NEDA: What would you want other young women and men who are trying to make it big but are also struggling with body image or eating disorders to know?

CR: No matter how low you feel, no matter how far away from love or connection Ed has you convinced you are, you are beautiful and you are loved (and I’m always thinking of you, too). More importantly, you cannot find or feel true love until you learn to love yourself.

NEDA: In addition to creating music and volunteering your time, what do you do to maintain self-love and positivity?

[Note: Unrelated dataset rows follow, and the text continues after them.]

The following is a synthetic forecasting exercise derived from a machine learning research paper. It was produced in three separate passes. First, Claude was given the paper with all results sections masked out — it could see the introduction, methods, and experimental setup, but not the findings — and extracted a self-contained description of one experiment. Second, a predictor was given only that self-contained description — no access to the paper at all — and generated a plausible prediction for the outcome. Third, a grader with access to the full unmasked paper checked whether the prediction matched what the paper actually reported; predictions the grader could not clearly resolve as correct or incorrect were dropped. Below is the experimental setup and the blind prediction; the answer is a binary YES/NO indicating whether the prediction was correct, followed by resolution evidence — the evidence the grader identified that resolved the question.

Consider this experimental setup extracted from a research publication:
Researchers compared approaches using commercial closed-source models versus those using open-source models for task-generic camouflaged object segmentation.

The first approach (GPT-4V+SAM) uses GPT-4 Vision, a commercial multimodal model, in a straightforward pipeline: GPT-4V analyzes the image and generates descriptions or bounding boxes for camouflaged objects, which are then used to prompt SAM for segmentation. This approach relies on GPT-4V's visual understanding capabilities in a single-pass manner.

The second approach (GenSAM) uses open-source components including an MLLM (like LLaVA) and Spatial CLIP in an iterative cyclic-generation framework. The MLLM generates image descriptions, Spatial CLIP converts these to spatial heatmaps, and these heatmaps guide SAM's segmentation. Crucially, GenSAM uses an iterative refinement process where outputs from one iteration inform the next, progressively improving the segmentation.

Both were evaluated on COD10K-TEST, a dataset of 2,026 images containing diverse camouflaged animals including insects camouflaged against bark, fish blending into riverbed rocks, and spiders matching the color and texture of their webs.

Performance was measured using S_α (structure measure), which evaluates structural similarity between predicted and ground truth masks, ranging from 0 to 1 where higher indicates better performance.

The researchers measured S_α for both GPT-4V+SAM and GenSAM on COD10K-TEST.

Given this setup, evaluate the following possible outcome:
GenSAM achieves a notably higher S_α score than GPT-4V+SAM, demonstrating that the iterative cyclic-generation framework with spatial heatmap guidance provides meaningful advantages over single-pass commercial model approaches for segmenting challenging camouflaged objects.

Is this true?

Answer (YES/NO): YES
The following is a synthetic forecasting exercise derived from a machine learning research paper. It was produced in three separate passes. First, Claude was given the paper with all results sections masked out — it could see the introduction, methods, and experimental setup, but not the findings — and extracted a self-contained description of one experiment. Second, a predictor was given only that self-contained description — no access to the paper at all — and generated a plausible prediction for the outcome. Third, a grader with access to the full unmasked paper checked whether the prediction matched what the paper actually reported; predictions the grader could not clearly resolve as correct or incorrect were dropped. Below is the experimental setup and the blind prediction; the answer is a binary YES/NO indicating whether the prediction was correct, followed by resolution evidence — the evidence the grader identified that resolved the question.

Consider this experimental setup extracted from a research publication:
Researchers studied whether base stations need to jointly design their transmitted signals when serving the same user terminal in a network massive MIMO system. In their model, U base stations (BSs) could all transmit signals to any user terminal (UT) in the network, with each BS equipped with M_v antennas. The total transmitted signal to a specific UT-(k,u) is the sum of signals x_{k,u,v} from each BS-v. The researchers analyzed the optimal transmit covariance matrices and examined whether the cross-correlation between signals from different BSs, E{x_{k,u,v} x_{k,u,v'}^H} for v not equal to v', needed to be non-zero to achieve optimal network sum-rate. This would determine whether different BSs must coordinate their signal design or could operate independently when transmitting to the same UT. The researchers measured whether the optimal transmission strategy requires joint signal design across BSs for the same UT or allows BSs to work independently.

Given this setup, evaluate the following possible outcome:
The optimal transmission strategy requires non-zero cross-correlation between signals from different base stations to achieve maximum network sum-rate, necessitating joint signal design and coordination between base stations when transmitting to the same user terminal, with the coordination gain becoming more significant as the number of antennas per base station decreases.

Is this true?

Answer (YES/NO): NO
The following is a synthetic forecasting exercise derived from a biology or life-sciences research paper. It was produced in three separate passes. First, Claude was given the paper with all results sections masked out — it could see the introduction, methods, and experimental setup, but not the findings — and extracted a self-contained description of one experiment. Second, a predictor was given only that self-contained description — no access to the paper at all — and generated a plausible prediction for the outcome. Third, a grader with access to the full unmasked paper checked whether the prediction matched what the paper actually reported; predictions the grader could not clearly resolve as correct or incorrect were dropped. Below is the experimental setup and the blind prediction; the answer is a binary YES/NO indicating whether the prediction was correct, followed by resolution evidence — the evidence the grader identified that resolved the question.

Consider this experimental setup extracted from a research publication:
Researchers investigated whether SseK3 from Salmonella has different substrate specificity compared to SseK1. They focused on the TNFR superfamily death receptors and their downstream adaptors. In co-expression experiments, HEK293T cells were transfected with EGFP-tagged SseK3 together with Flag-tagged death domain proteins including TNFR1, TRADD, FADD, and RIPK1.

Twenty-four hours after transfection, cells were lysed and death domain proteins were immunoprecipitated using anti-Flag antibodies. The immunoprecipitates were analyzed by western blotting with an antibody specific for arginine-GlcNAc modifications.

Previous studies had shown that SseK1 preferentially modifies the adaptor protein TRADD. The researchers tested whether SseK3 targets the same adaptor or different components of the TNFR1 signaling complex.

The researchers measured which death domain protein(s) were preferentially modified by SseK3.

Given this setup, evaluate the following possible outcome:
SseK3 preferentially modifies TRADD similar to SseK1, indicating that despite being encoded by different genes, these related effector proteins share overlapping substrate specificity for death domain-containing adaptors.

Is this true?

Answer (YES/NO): NO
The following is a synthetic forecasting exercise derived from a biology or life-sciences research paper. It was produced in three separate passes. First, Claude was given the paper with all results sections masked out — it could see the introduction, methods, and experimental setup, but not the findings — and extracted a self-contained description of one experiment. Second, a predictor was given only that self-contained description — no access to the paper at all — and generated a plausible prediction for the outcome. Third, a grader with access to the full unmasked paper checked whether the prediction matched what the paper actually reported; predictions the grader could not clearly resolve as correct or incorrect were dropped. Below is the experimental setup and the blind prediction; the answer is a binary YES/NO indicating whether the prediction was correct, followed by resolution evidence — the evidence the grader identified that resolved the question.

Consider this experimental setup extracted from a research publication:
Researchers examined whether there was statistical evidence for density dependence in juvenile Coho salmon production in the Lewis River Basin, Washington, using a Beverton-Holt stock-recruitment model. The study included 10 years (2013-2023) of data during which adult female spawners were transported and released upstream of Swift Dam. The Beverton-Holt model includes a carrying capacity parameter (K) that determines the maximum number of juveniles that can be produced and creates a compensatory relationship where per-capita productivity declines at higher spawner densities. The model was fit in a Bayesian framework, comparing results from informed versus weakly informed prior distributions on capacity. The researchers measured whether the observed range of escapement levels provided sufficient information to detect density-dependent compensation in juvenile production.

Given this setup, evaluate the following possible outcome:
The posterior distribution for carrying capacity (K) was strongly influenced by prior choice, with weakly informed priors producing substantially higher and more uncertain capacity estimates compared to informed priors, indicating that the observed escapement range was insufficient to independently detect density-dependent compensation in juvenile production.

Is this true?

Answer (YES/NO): YES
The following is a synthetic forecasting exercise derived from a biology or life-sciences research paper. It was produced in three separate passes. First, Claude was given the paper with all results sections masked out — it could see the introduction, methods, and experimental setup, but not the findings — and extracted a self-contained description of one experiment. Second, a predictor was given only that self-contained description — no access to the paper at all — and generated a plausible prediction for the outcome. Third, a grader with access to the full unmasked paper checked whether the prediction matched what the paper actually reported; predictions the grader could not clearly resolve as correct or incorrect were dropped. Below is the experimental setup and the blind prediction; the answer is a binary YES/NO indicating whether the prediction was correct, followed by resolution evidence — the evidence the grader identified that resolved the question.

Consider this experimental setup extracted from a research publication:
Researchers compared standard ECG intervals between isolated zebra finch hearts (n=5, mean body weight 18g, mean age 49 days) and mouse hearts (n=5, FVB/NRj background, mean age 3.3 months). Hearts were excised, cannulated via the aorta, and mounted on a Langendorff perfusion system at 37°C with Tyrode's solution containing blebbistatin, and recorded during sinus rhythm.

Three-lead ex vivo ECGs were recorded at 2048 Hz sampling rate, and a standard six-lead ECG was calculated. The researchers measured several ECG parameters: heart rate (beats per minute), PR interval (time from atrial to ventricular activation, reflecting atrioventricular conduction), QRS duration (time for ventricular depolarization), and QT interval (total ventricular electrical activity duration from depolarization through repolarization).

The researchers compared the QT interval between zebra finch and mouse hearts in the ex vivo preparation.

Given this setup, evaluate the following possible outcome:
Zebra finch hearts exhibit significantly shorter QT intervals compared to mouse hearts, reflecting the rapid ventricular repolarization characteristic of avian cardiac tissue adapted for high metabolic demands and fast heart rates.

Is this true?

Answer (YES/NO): NO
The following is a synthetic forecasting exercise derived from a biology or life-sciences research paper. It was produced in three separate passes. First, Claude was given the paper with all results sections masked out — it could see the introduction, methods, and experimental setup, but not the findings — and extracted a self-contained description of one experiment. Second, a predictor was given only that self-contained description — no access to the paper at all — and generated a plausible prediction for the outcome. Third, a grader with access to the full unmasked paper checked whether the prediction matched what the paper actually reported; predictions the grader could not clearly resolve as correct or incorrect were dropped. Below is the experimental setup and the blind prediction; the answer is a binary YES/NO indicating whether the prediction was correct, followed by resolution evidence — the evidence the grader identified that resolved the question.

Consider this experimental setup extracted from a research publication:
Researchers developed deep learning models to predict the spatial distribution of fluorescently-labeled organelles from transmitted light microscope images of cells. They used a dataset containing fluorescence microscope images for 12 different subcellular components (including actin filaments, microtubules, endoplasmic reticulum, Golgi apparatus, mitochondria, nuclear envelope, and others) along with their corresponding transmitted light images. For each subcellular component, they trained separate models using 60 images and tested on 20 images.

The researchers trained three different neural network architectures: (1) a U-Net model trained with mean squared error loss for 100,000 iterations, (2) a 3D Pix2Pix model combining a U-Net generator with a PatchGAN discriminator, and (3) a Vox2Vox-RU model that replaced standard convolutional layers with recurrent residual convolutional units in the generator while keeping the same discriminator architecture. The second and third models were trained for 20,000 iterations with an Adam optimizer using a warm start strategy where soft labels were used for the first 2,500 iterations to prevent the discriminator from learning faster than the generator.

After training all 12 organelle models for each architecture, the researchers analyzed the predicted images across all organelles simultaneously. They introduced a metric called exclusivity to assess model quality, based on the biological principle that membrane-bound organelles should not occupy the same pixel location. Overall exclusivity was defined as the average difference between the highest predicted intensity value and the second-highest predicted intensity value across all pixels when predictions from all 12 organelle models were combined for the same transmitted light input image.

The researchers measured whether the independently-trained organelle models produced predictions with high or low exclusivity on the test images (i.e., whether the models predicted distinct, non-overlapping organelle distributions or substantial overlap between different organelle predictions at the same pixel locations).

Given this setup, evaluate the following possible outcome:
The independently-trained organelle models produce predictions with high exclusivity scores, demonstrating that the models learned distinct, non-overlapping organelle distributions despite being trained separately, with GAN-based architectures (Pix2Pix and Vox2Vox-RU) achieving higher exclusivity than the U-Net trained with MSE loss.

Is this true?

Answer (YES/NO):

CR: I’m not always successful at this, but I make time for myself! A night in to just relax, watch a movie, and take care of yourself goes a long way in your peace of mind. Sometimes you need to tell your friends you can’t make it to the bar and have your own night to yourself, for yourself. Personally, a night of Law & Order and organizing my planner for future projects makes me so happy. I know…total nerd! Also not exactly relaxing, but I don’t care. It works for me.

NEDA: We love your song “Slow Burn”! It is very inspiring and reassures women that they should be treated how they deserve to be treated and that they are more than a game. Through observation or personal experience, how would you encourage women to stick up for themselves and be able to remember that they are worthy?

CR: Thank you so much! That song and what you say mean a lot to me. I believe no matter what, every choice a woman makes in love needs to be for her and for no one else. Someone who truly loves you or has real feelings for you will not want you to do something you don’t. That goes for men, too! I can only speak from my point of view. As far as knowing your worth, I believe that comes with time, experience, and mistakes. But one nug of wisdom I would throw out there is: respect works in a similar way that love does. People will respect you more if you respect yourself. If you don’t respect yourself, then who’s going to make them respect you?

Lastly I would just like to add: I don’t have all the answers. Sometimes the advice I’m giving I have a hard time taking myself. I have days where I’m doing great and days where I’m royally screwing up. But one thing we all need to always do is never give up!